For spectroscopy and hyperspectral imagery, we will need to define what the dimensional axes are. For spectroscopy, for example, we will have a spectral axis, such as "Wavenumber ", "nanometers", or "eV". If there are multiple spectra, then the 2nd axis will be "replicate number" or possibly a time value, e.g., "seconds". In hyperspectral imagery, we will need (e.g.) "x", "y", spectral axis, possibly "z" and "time" for 5-D.

So when I'm speaking of the axes, I'm referring to vectors, 1 for each axis. Alternatively, for equi-spaced systems, one could define start, stop, and step. For "x" this could be (0,10,0.1).

With HDF5 files, we have a lot of possibilities. One can have a dataset vector that defines an axis. Similarly, one can have a "scales" property which a special property in which a dataset vector is linked to a particular axis of another dataset. Finally, we can get axis information from the attributes (metadata), which can be a vector or start-stop-step data.

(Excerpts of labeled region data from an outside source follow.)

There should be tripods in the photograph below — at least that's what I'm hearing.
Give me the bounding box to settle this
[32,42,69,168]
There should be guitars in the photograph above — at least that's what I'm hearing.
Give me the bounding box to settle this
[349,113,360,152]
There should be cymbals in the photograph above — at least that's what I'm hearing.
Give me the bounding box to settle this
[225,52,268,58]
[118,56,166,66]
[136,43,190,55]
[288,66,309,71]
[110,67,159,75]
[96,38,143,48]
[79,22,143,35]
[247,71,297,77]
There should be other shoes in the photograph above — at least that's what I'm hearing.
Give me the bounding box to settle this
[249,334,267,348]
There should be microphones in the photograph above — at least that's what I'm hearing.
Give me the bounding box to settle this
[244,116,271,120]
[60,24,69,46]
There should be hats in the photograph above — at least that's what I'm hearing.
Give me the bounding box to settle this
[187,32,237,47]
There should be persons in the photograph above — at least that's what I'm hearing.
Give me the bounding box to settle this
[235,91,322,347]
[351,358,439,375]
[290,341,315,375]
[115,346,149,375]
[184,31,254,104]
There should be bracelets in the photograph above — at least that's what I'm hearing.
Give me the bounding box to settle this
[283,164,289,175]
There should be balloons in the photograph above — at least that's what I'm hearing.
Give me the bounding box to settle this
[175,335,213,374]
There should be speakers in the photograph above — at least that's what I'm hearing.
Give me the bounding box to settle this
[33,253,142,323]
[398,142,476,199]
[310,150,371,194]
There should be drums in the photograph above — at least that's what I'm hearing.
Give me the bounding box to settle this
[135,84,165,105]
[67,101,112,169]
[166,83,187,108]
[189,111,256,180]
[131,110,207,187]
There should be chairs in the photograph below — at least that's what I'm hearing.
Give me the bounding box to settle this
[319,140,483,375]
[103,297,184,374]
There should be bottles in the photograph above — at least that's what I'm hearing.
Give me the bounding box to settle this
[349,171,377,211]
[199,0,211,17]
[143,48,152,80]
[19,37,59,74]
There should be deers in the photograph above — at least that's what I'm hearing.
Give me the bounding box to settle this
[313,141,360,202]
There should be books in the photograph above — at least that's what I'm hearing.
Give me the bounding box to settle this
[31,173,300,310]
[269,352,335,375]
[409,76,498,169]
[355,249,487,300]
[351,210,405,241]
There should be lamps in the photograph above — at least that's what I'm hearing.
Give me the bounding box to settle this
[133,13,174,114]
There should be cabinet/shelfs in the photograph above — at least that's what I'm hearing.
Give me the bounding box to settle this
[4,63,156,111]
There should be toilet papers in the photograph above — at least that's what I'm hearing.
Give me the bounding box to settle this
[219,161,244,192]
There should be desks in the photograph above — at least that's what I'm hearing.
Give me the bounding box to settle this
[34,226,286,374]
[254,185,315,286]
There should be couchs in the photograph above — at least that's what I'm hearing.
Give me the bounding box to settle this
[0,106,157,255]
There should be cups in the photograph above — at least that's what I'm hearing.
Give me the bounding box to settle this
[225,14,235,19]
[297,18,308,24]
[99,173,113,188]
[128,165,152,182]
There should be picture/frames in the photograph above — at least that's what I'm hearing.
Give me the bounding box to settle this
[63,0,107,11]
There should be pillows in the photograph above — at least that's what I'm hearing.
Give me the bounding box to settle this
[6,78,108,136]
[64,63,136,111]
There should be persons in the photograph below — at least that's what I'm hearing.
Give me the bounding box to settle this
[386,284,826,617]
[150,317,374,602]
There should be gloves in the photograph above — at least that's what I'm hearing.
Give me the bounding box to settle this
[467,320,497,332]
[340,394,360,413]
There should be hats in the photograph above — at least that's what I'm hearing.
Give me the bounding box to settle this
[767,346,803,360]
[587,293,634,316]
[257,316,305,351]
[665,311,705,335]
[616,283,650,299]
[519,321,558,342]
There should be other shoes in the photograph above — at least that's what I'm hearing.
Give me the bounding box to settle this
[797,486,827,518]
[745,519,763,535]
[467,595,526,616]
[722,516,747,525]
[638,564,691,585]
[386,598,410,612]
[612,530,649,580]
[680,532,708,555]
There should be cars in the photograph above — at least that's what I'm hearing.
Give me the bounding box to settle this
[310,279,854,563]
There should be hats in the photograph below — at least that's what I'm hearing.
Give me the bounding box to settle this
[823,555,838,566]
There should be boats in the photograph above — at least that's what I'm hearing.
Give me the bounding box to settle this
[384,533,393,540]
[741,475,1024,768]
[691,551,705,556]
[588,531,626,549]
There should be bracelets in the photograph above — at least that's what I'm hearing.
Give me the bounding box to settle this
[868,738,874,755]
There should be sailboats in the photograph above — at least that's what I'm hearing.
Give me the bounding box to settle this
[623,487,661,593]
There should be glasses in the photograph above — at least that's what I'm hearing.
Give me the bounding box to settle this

My system uses metadata (dataset attributes) to calculate the vectors for x, y, and frequency, and it can handle metadata vectors alternatively. Scales, though, are also quite handy-- a feature I only learned about in the last year.

Example spatial metadata for my dataset (key : value):

Raster.Fast.Axis : X
Raster.Fast.Start : 1.0
Raster.Fast.Stop : 199.0
Raster.Fast.StepSize : 0.662207
Raster.Fast.Steps : 300

Example frequency calibration:

Calib.a_vec : np.array([-0.1677, 863.4479])  # This is polynomial fitting parameters. Can be expanded to any order
Calib.ctr_wl : 729.994  # Spectrometer center wavelength
Calib.ctr_wl0 : 729.994  # Spectrometer center wavelength when calibrated
Calib.n_pix : 1600  # Spectrometer pixels
Calib.units : nm  # Units

Clearly this can be complicated.

How does your beamline store this type of info?